(Extrait du document):
···

Rencontre avec le songwriter de Seattle, pour sa troisième étroite collaboration avec le producteur échevelé Richard Swift. Et toujours un sans-faute.
On ne sait pas si c’est de la timidité ou son côté un peu trop professionnel rompu à l’exercice de l’entretien, mais Damien Jurado n’est pas vraiment du genre démonstratif. On dirait même que l’Américain est un adepte de l’économie des mots – certes toujours justes. Derrière cette façade réservée se cache finalement un musicien qui estime que sa musique parle pour lui… N’y voyez aucune déception de notre part, c’est ainsi qu’on le voyait. On le retrouvera nettement plus dissert le soir-même, lors d’un concert intimiste bouleversant, seul avec sa guitare sèche, sans la moindre amplification. Devant le public, lui-même concède être plus à l’aise et à son meilleur dans ce cadre dépouillé. Ce soir de décembre, le vieux loup de Seattle échange quelques confidences avec l’auditoire, plaisante même sur son statut de songwriter « culte » maniant l’ironie avec mordant.
Face à nous, on imagine volontiers ce musicien déjà peu bavard à ses débuts, qui après des années d’efforts de sociabilité journalistique, nous arrache difficilement un sourire. Un peu comme ses camarades réputés au caractère sauvage Bill Callahan et Will Oldham, auquel il fut souvent comparé par le passé. Mais cette saine rivalité est presque devenue de l’histoire ancienne depuis les miraculeux Saint Bartlett en 2010, puis Maraqopa. Car si la discographie de Damien Jurado en imposait déjà, il est indéniable que le vieux loup a depuis trouvé son alter-ego artistique en la personne du multi-instrumentiste et producteur Richard Swift, dont Brothers and Sisters of the Eternal Son est la troisième et fructueuse collaboration. Un onzième opus dans la parfaite continuité de Maraqopa, un brin plus mystique, où il est question de personnes pures, de quête identitaire dans le désert et d’ovnis venues sauver le monde… Une collection de pop songs désinhibées, somptueusement arrangées par le talentueux Richard Swift, qui n’a pas son pareil pour envelopper les mélodies d’un vernis mystérieusement intemporel et acidulé.
Pinkushion : Depuis vos débuts en 1997, vous n’avez pratiquement jamais failli au principe de publier un nouvel album tous les deux ans. C’est assez exceptionnel. Comme faites-vous ?
Damien Jurado : Je ne sais pas. Je suis ce qu’on appelle un artiste prolifique. Beaucoup de mes chansons n’ont jamais été enregistrés. Je ne fais pas vraiment de démos, j’aime enregistrer mes chansons comme cela vient. Si cela ne tenait qu’à moi, j’enregistrerais un album tous les ans. Mais mon label n’est pas de cet avis (ndlr : Secretly Canadian, basé à Bloomington, Indiana) .

···

(Consigne 1): Pouvez-vous retranscrire à l'identique le passage de l'extrait sur Damien Jurado qui commence aux mots « Pinkushion : Depuis » et s'arrête après les mots « Comme faites-vous ? » ?

Entrées sur le positionnement spatial:
···

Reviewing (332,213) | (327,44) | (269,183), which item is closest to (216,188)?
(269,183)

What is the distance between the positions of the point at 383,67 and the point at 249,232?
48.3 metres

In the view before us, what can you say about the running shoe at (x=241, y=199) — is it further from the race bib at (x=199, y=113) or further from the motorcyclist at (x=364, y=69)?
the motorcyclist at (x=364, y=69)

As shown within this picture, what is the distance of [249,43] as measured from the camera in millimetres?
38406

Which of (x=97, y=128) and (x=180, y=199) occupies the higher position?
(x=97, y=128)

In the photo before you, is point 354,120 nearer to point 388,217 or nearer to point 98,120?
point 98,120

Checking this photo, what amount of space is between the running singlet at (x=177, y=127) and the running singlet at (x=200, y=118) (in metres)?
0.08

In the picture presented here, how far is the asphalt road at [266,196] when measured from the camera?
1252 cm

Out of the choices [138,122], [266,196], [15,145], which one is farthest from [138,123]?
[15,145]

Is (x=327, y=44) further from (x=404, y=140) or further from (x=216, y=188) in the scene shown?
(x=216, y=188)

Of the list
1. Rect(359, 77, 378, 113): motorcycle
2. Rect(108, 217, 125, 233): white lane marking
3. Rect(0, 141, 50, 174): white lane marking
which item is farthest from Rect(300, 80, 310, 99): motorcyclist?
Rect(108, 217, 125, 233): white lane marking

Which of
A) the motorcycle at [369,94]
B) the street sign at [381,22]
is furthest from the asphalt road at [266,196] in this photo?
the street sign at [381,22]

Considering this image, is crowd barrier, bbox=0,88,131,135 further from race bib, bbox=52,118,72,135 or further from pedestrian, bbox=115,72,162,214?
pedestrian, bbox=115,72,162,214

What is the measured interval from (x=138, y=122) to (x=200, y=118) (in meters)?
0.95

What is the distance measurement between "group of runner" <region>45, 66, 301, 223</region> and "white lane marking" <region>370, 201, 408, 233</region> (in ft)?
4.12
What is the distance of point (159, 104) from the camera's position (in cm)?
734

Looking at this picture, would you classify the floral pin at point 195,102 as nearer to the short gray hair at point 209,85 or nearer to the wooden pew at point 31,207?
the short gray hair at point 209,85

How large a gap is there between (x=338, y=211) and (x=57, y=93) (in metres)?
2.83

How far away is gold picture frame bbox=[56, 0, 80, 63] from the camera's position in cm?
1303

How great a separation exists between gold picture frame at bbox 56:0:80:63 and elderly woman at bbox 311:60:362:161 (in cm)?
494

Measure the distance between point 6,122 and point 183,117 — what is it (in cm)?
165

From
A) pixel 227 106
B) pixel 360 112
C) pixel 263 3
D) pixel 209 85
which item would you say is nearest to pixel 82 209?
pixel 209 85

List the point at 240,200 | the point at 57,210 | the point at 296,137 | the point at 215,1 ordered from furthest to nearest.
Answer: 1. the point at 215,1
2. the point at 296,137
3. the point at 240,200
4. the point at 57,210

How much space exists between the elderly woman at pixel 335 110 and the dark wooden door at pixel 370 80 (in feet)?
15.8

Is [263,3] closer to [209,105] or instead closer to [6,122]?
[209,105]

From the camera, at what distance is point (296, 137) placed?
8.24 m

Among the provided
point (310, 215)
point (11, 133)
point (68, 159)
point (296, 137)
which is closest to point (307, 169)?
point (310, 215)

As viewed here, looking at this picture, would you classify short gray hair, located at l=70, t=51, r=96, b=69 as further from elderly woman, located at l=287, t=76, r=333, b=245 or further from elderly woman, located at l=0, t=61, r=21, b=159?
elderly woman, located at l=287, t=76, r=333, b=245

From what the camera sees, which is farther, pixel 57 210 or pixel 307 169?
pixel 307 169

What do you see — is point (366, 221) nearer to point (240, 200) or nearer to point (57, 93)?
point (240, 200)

···

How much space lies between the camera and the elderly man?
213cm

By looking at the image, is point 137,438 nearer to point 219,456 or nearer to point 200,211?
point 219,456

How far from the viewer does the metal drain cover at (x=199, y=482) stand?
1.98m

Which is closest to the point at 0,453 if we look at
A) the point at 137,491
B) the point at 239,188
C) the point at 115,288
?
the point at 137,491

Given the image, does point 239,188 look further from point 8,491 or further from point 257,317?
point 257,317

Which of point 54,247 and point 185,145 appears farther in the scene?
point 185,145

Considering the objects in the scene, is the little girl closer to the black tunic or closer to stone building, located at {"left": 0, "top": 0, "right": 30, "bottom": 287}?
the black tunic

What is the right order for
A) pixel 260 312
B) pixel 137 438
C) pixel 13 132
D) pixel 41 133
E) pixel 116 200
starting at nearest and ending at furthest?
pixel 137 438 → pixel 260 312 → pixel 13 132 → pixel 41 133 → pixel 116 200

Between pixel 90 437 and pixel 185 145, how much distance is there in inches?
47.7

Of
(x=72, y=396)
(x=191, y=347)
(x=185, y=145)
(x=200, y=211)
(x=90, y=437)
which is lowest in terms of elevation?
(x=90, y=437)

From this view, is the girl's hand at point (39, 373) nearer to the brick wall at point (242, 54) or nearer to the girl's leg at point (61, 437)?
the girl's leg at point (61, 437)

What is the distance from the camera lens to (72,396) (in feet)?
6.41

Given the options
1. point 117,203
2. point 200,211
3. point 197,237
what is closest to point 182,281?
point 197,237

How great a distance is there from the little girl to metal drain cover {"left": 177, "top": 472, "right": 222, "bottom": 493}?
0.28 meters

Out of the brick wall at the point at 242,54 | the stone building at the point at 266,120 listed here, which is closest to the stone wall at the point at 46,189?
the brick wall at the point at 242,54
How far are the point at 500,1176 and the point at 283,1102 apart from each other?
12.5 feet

···

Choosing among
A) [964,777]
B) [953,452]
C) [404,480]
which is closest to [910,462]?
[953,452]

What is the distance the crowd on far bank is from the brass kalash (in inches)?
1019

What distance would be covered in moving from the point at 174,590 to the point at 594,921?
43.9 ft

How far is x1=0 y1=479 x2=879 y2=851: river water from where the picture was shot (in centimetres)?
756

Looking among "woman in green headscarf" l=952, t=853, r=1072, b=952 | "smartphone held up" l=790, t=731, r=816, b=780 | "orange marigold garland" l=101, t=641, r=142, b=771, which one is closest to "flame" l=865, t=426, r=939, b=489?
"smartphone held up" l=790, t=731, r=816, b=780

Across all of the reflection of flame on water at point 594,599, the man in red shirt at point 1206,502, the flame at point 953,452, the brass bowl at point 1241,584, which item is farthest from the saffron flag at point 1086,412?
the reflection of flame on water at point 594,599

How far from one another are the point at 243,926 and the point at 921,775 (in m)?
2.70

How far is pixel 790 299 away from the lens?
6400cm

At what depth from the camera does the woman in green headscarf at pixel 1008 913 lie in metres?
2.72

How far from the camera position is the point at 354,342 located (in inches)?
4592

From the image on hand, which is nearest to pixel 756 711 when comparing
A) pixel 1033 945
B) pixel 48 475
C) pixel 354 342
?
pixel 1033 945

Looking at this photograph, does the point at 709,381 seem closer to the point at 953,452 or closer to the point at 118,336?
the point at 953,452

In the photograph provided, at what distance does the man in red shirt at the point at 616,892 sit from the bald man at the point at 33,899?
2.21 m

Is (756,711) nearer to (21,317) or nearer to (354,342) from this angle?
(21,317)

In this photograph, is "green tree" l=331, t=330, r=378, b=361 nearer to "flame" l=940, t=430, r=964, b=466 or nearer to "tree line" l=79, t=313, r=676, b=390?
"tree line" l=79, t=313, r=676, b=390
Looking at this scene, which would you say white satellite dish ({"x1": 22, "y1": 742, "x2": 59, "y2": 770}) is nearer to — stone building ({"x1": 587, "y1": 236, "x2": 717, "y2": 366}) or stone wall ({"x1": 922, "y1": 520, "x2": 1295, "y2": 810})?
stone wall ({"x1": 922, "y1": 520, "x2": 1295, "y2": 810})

···

(Consigne 2): Pourriez-vous réécrire en liste numérotée les lignes des entrées allant de celle qui contient « What is the distance from » jusqu'à celle qui contient « 0.28 meters », toutes deux comprises, en omettant les lignes vides ?

(Réponse attendue 1):
Pinkushion : Depuis vos débuts en 1997, vous n’avez pratiquement jamais failli au principe de publier un nouvel album tous les deux ans. C’est assez exceptionnel. Comme faites-vous ?

(Réponse attendue 2):
1. What is the distance from the camera lens to (72,396) (in feet)?
2. 6.41
3. Given the options
4. 1. point 117,203
5. 2. point 200,211
6. 3. point 197,237
7. what is closest to point 182,281?
8. point 197,237
9. How great a distance is there from the little girl to metal drain cover {"left": 177, "top": 472, "right": 222, "bottom": 493}?
10. 0.28 meters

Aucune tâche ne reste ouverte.